### Task data
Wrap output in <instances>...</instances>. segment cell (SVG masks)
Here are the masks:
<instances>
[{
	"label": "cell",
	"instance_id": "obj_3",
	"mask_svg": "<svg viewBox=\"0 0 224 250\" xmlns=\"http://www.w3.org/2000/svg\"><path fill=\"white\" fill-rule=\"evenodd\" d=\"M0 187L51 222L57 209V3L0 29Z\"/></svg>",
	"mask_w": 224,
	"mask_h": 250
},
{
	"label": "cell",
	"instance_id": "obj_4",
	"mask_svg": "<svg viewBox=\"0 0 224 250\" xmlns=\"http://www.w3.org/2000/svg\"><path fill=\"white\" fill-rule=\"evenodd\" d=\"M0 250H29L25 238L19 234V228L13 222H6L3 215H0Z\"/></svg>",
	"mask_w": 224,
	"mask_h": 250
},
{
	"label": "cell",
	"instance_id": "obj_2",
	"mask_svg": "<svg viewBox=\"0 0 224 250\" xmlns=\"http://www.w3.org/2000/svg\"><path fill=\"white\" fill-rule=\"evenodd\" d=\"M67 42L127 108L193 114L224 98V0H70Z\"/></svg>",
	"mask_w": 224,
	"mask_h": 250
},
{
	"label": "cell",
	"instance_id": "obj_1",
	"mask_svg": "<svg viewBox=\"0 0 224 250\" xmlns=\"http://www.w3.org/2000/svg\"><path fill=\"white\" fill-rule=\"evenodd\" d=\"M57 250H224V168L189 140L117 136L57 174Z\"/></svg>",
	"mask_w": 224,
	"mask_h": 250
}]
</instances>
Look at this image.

---

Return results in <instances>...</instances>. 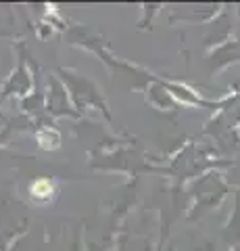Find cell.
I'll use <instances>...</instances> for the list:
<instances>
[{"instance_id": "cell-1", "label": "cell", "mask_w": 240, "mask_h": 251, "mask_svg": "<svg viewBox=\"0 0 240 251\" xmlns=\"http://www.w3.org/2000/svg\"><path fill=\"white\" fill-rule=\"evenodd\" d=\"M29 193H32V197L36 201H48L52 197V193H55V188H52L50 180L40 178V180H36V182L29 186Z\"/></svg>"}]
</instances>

--

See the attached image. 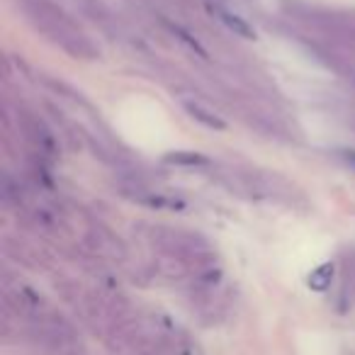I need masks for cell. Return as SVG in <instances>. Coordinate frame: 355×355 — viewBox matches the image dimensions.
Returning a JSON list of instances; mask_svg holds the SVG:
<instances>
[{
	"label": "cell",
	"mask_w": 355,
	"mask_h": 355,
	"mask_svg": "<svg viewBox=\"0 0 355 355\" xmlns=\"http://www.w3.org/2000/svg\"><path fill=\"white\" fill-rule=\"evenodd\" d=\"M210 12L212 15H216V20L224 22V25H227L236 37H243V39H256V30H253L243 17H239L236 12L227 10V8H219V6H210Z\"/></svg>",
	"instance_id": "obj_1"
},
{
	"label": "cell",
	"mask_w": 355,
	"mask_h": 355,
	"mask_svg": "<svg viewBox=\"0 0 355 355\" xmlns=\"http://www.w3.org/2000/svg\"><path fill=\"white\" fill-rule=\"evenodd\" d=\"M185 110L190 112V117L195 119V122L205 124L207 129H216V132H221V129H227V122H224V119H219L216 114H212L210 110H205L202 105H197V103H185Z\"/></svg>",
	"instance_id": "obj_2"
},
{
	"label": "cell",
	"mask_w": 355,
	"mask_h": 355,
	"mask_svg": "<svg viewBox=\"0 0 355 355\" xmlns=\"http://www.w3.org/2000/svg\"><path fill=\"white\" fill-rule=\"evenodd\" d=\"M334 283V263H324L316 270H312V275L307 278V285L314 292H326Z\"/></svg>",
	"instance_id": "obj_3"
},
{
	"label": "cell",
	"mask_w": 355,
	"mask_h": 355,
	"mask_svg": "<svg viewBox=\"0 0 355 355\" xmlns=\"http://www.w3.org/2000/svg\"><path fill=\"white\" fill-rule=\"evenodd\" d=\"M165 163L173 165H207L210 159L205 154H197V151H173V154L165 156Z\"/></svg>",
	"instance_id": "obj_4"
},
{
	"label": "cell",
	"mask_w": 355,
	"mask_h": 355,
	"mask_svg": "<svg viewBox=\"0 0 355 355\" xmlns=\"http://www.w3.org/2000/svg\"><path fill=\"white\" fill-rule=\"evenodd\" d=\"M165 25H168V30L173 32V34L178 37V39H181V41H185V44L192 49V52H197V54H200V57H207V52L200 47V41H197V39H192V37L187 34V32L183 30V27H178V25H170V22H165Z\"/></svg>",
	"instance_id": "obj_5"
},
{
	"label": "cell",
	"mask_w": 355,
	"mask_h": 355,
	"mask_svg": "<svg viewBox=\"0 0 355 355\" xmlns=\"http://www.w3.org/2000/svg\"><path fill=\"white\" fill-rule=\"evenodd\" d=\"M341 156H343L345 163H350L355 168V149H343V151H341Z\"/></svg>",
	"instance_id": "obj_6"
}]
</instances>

### Instructions to follow
Format everything in the listing from the line containing "Wrap output in" down to the line containing "Look at this image." as a Markdown table with the columns Number and Content. Number the rows in order and skip any blank lines.

### Output for this exercise
| Number | Content |
|---|---|
| 1 | Wrap output in <instances>...</instances>. segment cell (SVG masks) |
| 2 | Here are the masks: |
| 3 | <instances> |
| 4 | [{ |
| 5 | 	"label": "cell", |
| 6 | 	"instance_id": "obj_3", |
| 7 | 	"mask_svg": "<svg viewBox=\"0 0 224 250\" xmlns=\"http://www.w3.org/2000/svg\"><path fill=\"white\" fill-rule=\"evenodd\" d=\"M0 187L51 222L57 209V3L0 29Z\"/></svg>", |
| 8 | 	"mask_w": 224, |
| 9 | 	"mask_h": 250 |
| 10 | }, |
| 11 | { |
| 12 | 	"label": "cell", |
| 13 | 	"instance_id": "obj_4", |
| 14 | 	"mask_svg": "<svg viewBox=\"0 0 224 250\" xmlns=\"http://www.w3.org/2000/svg\"><path fill=\"white\" fill-rule=\"evenodd\" d=\"M0 250H29L25 238L19 234V228L13 222H6L3 215H0Z\"/></svg>", |
| 15 | 	"mask_w": 224, |
| 16 | 	"mask_h": 250 |
| 17 | }, |
| 18 | { |
| 19 | 	"label": "cell", |
| 20 | 	"instance_id": "obj_2", |
| 21 | 	"mask_svg": "<svg viewBox=\"0 0 224 250\" xmlns=\"http://www.w3.org/2000/svg\"><path fill=\"white\" fill-rule=\"evenodd\" d=\"M67 42L127 108L193 114L224 98V0H70Z\"/></svg>", |
| 22 | 	"mask_w": 224, |
| 23 | 	"mask_h": 250 |
| 24 | }, |
| 25 | { |
| 26 | 	"label": "cell", |
| 27 | 	"instance_id": "obj_1", |
| 28 | 	"mask_svg": "<svg viewBox=\"0 0 224 250\" xmlns=\"http://www.w3.org/2000/svg\"><path fill=\"white\" fill-rule=\"evenodd\" d=\"M57 250H224V168L189 140L117 136L57 174Z\"/></svg>", |
| 29 | 	"mask_w": 224, |
| 30 | 	"mask_h": 250 |
| 31 | }] |
| 32 | </instances> |
| 33 | Look at this image. |